What you should do
Rewrite the stretch of the beginner knitting thread from "Hi! I can't" through "the knitting tune.)", updating "wee ones" to "small children".

Extract provided
○ ○ ○
# Knitting - beginner beginner



## bryncalyn (Jan 7, 2013)

Hi! I can't believe it!! I taught myself how to knit! I think ....

So I have started lurking this forum (you enablers you) and reading about beginner advice. But as my little ones are getting cranky and I need to get them in pjs and bed I thought I would just start a new thread and ask away.

1) I figured out how to cast on. While reading I saw where several people mention having a looser cast on stitch. That is on my "to try" list.

2) My stitches seem to be quite uneven, whether they are in the same row or two rows apart. How do I get them to be more even?

3) Will circular needles be a better thing for me? I feel like I will punch my wee ones in the eyes if I knit around them. Those needles are LONG!!

4) Do I just keep knitting, knitting, knitting ... just keep knitting til I get the hang of it and then start a project? (Think Dory thoughts from Finding Nemo for the knitting tune.)

Thanks!!


----------



## Wind in Her Hair (Jul 18, 2002)

Welcome bryncalyn to the wonder world of knitting (and other related fiber craziness and fun!) 

Congrats on teaching yourself to knit- that is wonderful! And amazing. :clap:

In answer to your questions- there are many different cast ons and they are appropriate for many different knitting projects but not all cast ons are created equal nor are they interchangeable. Once you have the ol sling shot (or Norwegian cast on? is that right? or is it the German cast on?) - learn the knitted cast on. Then the provisional cast on for projects requiring it, then the Judy Becker cast on or Turkish cast may round out your cast on arsenal. Others may have other suggestions, too. 

For a looser cast on, you can just hold two needles side by side and cast over two needles or cast on to a needle 2 sizes bigger than your project calls for. 

Uneven stitches will soon work themselves out as your tension begins to become more consistent, practice good mechanics of knitting and the little things will work themselves out. 

Circular needles are actually shorter than straights. The needles themselves can be 3 inches to 6" whereas straights are normally 7" or more. I love circulars because I can't lose or misplace the second needle and all my work stays put on the cable between the needles. :shrug:

Personally, I started kniting with a scarf - then I knit another scarf just like it- to get my confidence going. THEN I tried another project and on and on- widening my skills and adding to my list of tried and accomplished projects.

A lot of people start with long scarf or a wash cloth or a blanket. That way they can do the same thing over and over again and again and again. Then you can start reaching out into new areas. 

Remember, every project will build your skill and your confidence. These projects are unlikely to be "perfect' but some projects are a little easier to hide our goofups in .
:teehee:

I had a bunch of scarves that I knit early on that I eventually unknit and used the yarn on other projects. :shrug: It's all good. 

Just remember that your knitting skills will build over time and what seems impossible now will be easy in no time at all. 


Again, welcome!


----------



## Helena (May 10, 2002)

Oh I how wish I had learn knitting and sewing from my Mom and grandmother. They made everything from socks to mens coats !! If I could only go back in time. I really should learn how to knit..Maybe you have given me an idea..Thanks..


----------



## hotzcatz (Oct 16, 2007)

No worries, Bryncalyn, any kind of knitting is good for us! Which type did you learn? Do you take the yarn with one hand and loop it around (English) or dig into the loops on one needle with the other and get the yarn out with the needles (Continental)?
○ ○ ○
Data block
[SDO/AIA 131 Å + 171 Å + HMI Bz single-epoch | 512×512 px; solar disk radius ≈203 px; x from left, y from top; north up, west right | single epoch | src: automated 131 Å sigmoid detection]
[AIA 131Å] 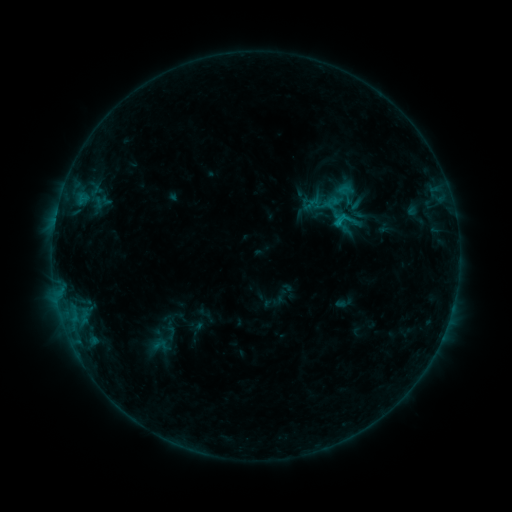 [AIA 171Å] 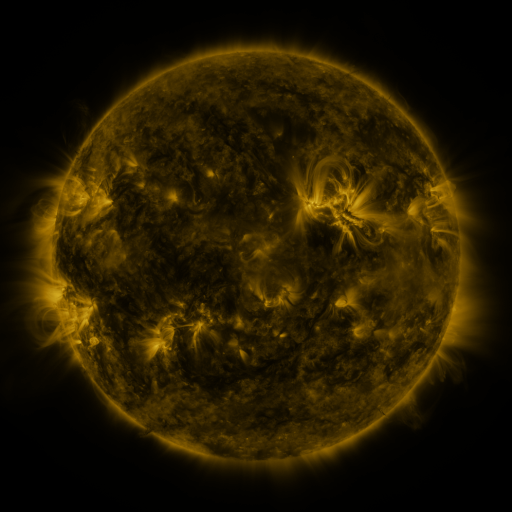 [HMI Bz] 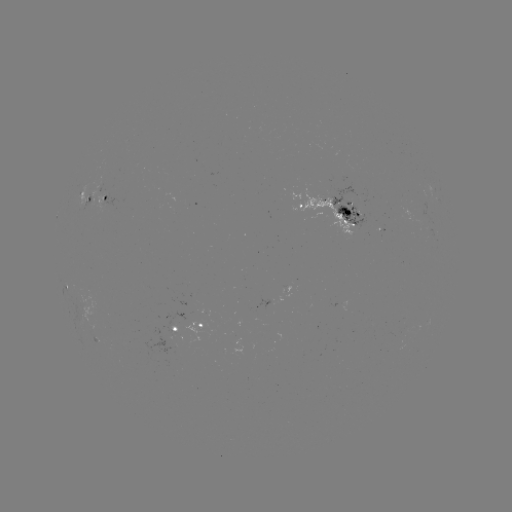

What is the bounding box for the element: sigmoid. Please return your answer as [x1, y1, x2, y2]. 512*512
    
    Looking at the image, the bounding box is [143, 334, 178, 357].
○ ○ ○
Exercise solution
Hi! I can't believe it!! I taught myself how to knit! I think ....

So I have started lurking this forum (you enablers you) and reading about beginner advice. But as my little ones are getting cranky and I need to get them in pjs and bed I thought I would just start a new thread and ask away.

1) I figured out how to cast on. While reading I saw where several people mention having a looser cast on stitch. That is on my "to try" list.

2) My stitches seem to be quite uneven, whether they are in the same row or two rows apart. How do I get them to be more even?

3) Will circular needles be a better thing for me? I feel like I will punch my small children in the eyes if I knit around them. Those needles are LONG!!

4) Do I just keep knitting, knitting, knitting ... just keep knitting til I get the hang of it and then start a project? (Think Dory thoughts from Finding Nemo for the knitting tune.)